Isaac has left the building, but the story is far from over. As I dodged standing water so as to not soak my shoes on this Tuesday morning, I was reminded of the amalgam of ‘Isaac mockery’ memes making their rounds online over the weekend. As Floridians, we are used to the ‘over-promise/under-deliver’ method often employed by news teams when a storm threatens. The reporter being battered by wind and rain, the rattling stop sign on an abandoned street corner; we’re afforded these visuals every summer and for many of us it arouses a feeling of cautious skepticism. As conditioned as we are as Florida residents to hold a cynical view of hurricane forecasts (only further reinforced by Isaac’s underwhelming impact), it’s entirely easy to forget that sometimes the real story is what occurs after the real story is over.
While the damage assessment from Isaac’s impact on Florida may only amount to a list of blown over lawn chairs and soggy topsiders, the story does not end there for this tropical hooligan. Another interesting narrative has developed, as Isaac is now poised to form into a hurricane and make landfall on New Orleans, on the seven-year anniversary of Hurricane Katrina.
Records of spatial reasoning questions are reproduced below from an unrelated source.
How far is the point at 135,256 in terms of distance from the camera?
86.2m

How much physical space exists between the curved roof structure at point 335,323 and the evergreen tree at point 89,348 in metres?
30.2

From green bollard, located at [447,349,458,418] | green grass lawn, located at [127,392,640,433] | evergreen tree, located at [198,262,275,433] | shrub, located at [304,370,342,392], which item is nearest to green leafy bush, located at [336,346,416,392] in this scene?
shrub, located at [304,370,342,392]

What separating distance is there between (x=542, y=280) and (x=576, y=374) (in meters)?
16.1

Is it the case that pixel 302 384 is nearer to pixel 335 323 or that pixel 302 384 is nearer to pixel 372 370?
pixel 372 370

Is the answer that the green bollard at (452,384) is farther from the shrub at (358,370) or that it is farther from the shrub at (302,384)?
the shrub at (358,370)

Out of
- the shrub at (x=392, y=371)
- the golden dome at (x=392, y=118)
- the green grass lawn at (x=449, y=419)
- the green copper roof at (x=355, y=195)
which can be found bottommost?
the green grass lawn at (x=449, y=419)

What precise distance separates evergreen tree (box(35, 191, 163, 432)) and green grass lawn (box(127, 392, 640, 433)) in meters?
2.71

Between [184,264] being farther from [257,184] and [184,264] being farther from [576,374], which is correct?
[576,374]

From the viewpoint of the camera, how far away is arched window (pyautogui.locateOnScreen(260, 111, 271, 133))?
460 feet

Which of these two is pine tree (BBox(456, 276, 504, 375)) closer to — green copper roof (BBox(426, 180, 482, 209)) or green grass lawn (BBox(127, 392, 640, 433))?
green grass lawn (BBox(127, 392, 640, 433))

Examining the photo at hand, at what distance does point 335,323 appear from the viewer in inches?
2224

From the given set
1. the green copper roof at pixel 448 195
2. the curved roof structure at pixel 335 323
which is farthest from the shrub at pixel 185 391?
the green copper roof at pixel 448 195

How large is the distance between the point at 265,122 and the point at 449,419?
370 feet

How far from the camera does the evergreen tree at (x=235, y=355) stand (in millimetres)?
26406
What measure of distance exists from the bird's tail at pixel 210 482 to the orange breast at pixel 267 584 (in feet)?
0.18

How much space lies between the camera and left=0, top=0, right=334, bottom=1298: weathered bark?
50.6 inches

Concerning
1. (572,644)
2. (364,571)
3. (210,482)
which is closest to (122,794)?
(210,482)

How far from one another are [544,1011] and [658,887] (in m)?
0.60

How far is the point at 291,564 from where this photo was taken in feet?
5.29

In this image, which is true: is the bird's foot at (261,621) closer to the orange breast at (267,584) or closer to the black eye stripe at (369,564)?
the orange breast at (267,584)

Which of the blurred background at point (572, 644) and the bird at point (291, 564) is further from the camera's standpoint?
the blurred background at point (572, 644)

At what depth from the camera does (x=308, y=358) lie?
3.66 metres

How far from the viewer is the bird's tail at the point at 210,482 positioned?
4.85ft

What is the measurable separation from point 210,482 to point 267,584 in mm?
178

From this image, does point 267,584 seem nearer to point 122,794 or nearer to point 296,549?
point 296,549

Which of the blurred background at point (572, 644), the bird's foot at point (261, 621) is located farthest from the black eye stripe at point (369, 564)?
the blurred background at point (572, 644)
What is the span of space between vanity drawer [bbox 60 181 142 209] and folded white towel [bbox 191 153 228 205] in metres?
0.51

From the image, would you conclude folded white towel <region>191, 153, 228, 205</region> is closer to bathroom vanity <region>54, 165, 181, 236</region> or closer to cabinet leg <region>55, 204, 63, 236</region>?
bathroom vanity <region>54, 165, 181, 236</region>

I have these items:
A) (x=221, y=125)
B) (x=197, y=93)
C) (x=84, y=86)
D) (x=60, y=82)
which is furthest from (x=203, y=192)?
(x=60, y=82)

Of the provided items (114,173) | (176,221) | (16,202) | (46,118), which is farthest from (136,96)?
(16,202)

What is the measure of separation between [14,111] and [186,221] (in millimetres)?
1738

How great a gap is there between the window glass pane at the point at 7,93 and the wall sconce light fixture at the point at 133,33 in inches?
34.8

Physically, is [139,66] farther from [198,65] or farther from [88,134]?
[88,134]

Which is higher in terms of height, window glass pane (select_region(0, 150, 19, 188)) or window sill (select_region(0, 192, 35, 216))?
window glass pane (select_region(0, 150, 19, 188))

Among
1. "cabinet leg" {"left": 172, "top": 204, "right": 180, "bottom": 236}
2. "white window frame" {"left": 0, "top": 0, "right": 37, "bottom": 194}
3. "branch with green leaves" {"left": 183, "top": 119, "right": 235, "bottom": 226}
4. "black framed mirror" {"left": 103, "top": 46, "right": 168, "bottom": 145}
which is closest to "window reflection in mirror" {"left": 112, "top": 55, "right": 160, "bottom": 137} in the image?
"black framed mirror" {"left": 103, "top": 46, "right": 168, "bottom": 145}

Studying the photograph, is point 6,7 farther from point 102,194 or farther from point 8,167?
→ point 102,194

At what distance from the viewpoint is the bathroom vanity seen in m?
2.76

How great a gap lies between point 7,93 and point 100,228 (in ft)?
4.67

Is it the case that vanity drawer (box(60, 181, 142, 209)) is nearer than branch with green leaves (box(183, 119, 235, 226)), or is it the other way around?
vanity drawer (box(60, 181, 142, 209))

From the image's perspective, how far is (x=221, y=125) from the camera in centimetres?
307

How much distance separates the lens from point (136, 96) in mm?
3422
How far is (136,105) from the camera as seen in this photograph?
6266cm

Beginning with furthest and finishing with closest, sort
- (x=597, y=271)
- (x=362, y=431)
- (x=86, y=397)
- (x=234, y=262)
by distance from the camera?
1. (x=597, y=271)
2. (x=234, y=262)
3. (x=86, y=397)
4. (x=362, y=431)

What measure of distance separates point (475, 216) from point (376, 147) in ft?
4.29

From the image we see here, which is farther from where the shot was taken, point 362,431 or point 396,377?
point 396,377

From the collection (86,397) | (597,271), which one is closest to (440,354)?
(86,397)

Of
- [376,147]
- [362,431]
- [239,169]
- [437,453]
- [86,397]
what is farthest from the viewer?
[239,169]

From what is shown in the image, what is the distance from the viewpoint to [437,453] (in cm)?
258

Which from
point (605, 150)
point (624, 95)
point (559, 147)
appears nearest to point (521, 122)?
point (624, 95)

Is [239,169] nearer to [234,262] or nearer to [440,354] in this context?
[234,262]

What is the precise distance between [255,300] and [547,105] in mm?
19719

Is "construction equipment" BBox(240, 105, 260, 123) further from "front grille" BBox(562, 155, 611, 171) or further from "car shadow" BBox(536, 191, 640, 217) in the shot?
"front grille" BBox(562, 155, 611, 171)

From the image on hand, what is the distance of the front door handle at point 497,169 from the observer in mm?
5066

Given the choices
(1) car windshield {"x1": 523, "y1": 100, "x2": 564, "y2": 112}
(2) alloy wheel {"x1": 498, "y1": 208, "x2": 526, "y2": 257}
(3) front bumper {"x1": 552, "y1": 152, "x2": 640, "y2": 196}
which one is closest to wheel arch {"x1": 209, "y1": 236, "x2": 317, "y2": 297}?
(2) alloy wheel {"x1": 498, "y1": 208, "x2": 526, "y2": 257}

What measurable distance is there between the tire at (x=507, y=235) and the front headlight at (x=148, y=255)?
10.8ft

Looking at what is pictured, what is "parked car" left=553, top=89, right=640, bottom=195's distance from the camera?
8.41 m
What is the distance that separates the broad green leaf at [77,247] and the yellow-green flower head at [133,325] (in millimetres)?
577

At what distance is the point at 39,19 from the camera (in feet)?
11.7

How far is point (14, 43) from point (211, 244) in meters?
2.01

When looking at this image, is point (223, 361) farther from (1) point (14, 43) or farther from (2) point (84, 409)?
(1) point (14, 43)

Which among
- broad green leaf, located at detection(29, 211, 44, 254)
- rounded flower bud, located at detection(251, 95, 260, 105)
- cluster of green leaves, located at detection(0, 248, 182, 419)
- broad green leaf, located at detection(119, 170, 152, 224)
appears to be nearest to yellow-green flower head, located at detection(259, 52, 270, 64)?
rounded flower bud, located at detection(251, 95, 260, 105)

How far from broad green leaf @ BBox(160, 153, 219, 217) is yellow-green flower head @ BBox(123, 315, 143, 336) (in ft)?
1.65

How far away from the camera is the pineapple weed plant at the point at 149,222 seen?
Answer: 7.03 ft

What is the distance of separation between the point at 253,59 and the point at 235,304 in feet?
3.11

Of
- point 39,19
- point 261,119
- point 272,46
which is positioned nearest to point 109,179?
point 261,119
There’s no need to dredge up any unnecessary memories from one of the worst natural disasters in U.S. history, and certainly no need to draw any kind of parallel between the two storms; but storylines drive news, and top stories will once again revolve around Isaac and how it will affect The Big Easy.
The point I’m making here is simple. While some stories don’t quite deliver the ‘Hollywood Blockbuster’ type payoff that news directors and producers seek while hoping for a ratings spike, the bigger story may actually be gleaned once the hype has died down. Will the reinforced levees do their job on Lake Ponchartrain? Georgia is undergoing massive droughts; what kind of influence will Isaac’s weather have on their climate conditions going forward? These are the questions that will be asked, and media sources will be scouring their network for qualified individuals to answer them.
The rain is still saturating us here in Orlando, but the severe storm-threat has all but passed. With Isaac inching towards New Orleans, our thoughts are with those residents, and our hope is that whatever secondary-storyline emerges from the storm’s impact will be one of resiliency and redemption. For those following news such as Isaac, just remember to always be prepared for your expertise to be called on. While the original story may not directly apply to you, there are always after-effects and undercurrents that can and will be explored.